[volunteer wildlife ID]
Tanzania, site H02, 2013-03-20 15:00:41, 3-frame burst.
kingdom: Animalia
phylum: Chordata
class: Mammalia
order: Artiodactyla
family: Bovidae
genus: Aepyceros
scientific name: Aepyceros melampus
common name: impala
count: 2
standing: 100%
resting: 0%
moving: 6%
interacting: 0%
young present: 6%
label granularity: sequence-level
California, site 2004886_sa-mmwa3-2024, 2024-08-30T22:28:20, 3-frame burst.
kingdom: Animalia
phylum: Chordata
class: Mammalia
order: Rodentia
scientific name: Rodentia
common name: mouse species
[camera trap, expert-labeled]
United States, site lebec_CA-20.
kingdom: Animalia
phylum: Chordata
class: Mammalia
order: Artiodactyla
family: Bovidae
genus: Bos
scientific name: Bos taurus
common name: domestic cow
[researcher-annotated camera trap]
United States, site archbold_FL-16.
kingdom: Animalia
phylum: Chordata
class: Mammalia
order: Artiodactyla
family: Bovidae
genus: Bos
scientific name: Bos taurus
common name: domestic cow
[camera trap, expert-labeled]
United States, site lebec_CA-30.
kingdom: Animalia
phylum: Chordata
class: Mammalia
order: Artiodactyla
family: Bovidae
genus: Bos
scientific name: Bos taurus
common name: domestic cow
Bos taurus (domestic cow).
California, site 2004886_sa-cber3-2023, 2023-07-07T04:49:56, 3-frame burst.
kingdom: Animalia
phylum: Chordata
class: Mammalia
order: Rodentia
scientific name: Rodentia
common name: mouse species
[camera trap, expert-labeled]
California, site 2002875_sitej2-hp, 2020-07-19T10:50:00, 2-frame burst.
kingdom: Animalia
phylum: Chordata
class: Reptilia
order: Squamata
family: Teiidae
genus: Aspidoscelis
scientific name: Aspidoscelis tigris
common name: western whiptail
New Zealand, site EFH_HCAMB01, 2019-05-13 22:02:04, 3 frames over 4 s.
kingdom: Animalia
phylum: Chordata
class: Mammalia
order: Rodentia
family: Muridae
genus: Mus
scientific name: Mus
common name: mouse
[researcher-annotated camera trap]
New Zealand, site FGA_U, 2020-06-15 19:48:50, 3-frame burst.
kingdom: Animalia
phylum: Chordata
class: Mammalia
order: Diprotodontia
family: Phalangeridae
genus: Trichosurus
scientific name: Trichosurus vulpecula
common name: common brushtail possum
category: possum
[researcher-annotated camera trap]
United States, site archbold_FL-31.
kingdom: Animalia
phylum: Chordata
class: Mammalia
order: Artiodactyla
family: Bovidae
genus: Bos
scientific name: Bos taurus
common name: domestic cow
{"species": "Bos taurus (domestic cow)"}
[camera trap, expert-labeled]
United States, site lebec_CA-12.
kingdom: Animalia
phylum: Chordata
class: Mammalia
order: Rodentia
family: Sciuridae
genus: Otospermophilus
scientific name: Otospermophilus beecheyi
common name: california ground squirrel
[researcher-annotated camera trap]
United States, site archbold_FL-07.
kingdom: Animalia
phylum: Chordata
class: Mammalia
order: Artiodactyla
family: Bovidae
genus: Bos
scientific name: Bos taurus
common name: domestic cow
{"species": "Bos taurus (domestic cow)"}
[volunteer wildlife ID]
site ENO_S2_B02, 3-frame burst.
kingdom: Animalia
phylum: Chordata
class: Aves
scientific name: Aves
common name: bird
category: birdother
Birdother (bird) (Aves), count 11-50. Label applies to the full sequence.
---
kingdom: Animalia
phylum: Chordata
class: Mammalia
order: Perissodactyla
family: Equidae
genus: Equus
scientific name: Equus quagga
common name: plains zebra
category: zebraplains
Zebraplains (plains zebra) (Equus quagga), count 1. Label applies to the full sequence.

◆ Task item: From the first line to the last, retype the material exactly.

◆ Result of the task:
[volunteer wildlife ID]
Tanzania, site H02, 2013-03-20 15:00:41, 3-frame burst.
kingdom: Animalia
phylum: Chordata
class: Mammalia
order: Artiodactyla
family: Bovidae
genus: Aepyceros
scientific name: Aepyceros melampus
common name: impala
count: 2
standing: 100%
resting: 0%
moving: 6%
interacting: 0%
young present: 6%
label granularity: sequence-level
California, site 2004886_sa-mmwa3-2024, 2024-08-30T22:28:20, 3-frame burst.
kingdom: Animalia
phylum: Chordata
class: Mammalia
order: Rodentia
scientific name: Rodentia
common name: mouse species
[camera trap, expert-labeled]
United States, site lebec_CA-20.
kingdom: Animalia
phylum: Chordata
class: Mammalia
order: Artiodactyla
family: Bovidae
genus: Bos
scientific name: Bos taurus
common name: domestic cow
[researcher-annotated camera trap]
United States, site archbold_FL-16.
kingdom: Animalia
phylum: Chordata
class: Mammalia
order: Artiodactyla
family: Bovidae
genus: Bos
scientific name: Bos taurus
common name: domestic cow
[camera trap, expert-labeled]
United States, site lebec_CA-30.
kingdom: Animalia
phylum: Chordata
class: Mammalia
order: Artiodactyla
family: Bovidae
genus: Bos
scientific name: Bos taurus
common name: domestic cow
Bos taurus (domestic cow).
California, site 2004886_sa-cber3-2023, 2023-07-07T04:49:56, 3-frame burst.
kingdom: Animalia
phylum: Chordata
class: Mammalia
order: Rodentia
scientific name: Rodentia
common name: mouse species
[camera trap, expert-labeled]
California, site 2002875_sitej2-hp, 2020-07-19T10:50:00, 2-frame burst.
kingdom: Animalia
phylum: Chordata
class: Reptilia
order: Squamata
family: Teiidae
genus: Aspidoscelis
scientific name: Aspidoscelis tigris
common name: western whiptail
New Zealand, site EFH_HCAMB01, 2019-05-13 22:02:04, 3 frames over 4 s.
kingdom: Animalia
phylum: Chordata
class: Mammalia
order: Rodentia
family: Muridae
genus: Mus
scientific name: Mus
common name: mouse
[researcher-annotated camera trap]
New Zealand, site FGA_U, 2020-06-15 19:48:50, 3-frame burst.
kingdom: Animalia
phylum: Chordata
class: Mammalia
order: Diprotodontia
family: Phalangeridae
genus: Trichosurus
scientific name: Trichosurus vulpecula
common name: common brushtail possum
category: possum
[researcher-annotated camera trap]
United States, site archbold_FL-31.
kingdom: Animalia
phylum: Chordata
class: Mammalia
order: Artiodactyla
family: Bovidae
genus: Bos
scientific name: Bos taurus
common name: domestic cow
{"species": "Bos taurus (domestic cow)"}
[camera trap, expert-labeled]
United States, site lebec_CA-12.
kingdom: Animalia
phylum: Chordata
class: Mammalia
order: Rodentia
family: Sciuridae
genus: Otospermophilus
scientific name: Otospermophilus beecheyi
common name: california ground squirrel
[researcher-annotated camera trap]
United States, site archbold_FL-07.
kingdom: Animalia
phylum: Chordata
class: Mammalia
order: Artiodactyla
family: Bovidae
genus: Bos
scientific name: Bos taurus
common name: domestic cow
{"species": "Bos taurus (domestic cow)"}
[volunteer wildlife ID]
site ENO_S2_B02, 3-frame burst.
kingdom: Animalia
phylum: Chordata
class: Aves
scientific name: Aves
common name: bird
category: birdother
Birdother (bird) (Aves), count 11-50. Label applies to the full sequence.
---
kingdom: Animalia
phylum: Chordata
class: Mammalia
order: Perissodactyla
family: Equidae
genus: Equus
scientific name: Equus quagga
common name: plains zebra
category: zebraplains
Zebraplains (plains zebra) (Equus quagga), count 1. Label applies to the full sequence.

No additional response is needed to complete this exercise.